Proponents seek reinstatement of $4m in federal funds for project planning

Proponents of moving ahead with the NH Capital Corridor passenger rail project are turning to the Senate Transportation Committee to revive their effort this legislative session.

The panel on Tuesday heard from the NH Rail Transit Authority, along with a group that included the Greater Manchester and Greater Nashua chambers of commerce, representatives from the high-tech community and other business and political leaders, including Nashua Mayor Jim Donchess. They urged the committee to reintroduce funding by amending House Bill 2016, the state’s 10-year transportation plan. The amendment would allow the state to obtain federal funds to seed further planning for the rail project.

Earlier this session, despite approval by the Public Works and Highways Committee, the full House voted to remove the rail study funding.

In advocating for reinstating the funding, proponents insisted that the money would not come from state taxpayers.
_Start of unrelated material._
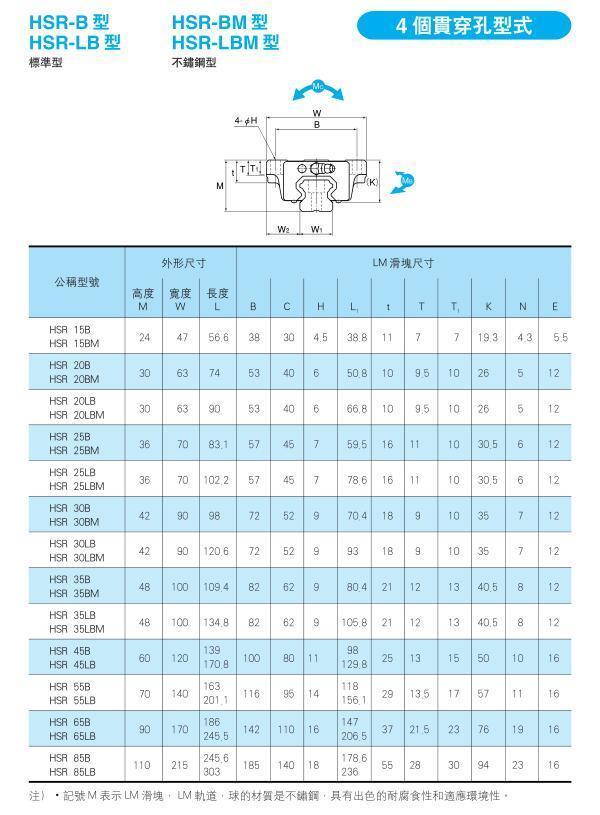 THK直线导轨HSR-B/HSR-LB参数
Instead, it would come from using 0.3 percent of the state’s total $280 million surplus toll credits to leverage the $4 million in existing federal funding. The proponents described toll credits as being generated by previous state-funded construction, maintenance and improvements on the state’s turnpike system that are used to leverage federal funds for various projects.

“Project development is an opportunity for the state to do its due diligence without putting a financial burden on New Hampshire taxpayers. We’ve already completed several studies which highlight the economic benefits of the project – this goes well beyond that,” said Michael Skelton, CEO of the Greater Manchester Chamber of Commerce. “Funding this phase is a win-win for all involved as it will deliver critical data regarding the financial implications of the project at zero cost to the state. We simply must move forward on this issue.”
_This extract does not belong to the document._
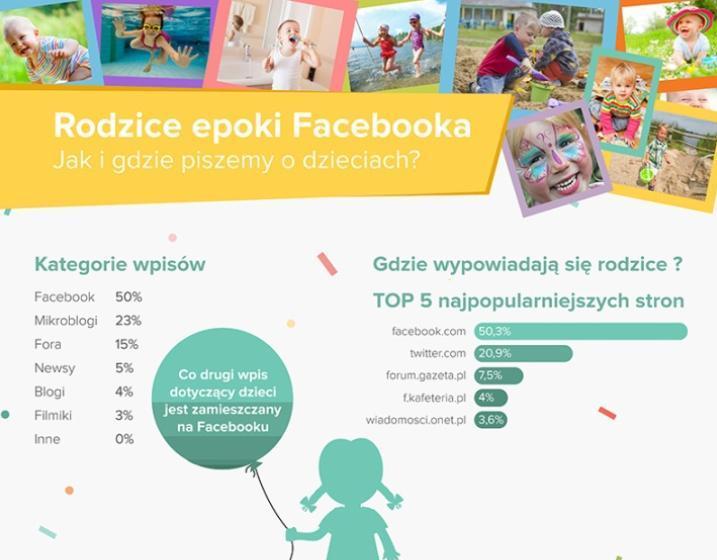 O dzieciach na portalach społecznościowych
In a letter to the panel, Jeremy Hitchcock, CEO of Manchester-based Dyn, said a passenger rail line would help attract skilled employees to New Hampshire.

“I have spoken with countless skilled workers in Boston who want to be a part of the story we’re building here in New Hampshire. But they feel cut off,” wrote Hitchcock. “Rail would provide those trained Massachusetts workers with that connection to New Hampshire, along with countless others.”

Rail also would be a shot in the arm for Manchester-Boston Regional Airport, according to Mark Brewer, the airport’s director.

In a letter to the panel, Brewer argued that without a rail connection, the airport faces “a competitive disadvantage” against Logan International Airport in Boston and regional airports, such as T.F. Green Airport in Providence, R.I., Rhode Island.

Passenger rail “would provide an efficient transit option for those looking to fly out of Manchester and enhanced connectivity options for those flying in,” he wrote. “With a passenger rail linking the greater Boston area, northern Massachusetts and southern New Hampshire together, the opportunity for both northbound and southbound public transportation options to Nashua, Manchester-Boston Regional Airport and downtown Manchester expand tremendously.”

Other businesses writing letters in support of rail funding were: Anagnost Companies; Brady Sullivan Properties; Eckman Construction; Hoyle Tanner Associates; McLane Middleton; Citizens Bank; SilverTech; Northwestern Mutual; St. Mary’s Bank; NH Institute of Art; Elm Grove Properties; Sojourn Partners; Manchester Development Corp.; Southern NH University; CCA Global Partners; Eastern Bank; and Derryfield School.

The $4 million project development phase consists of establishing a detailed financial plan, preliminary engineering, environmental permitting and preparation of funding applications for submission to the Federal Transit Administration and Federal Rail Administration.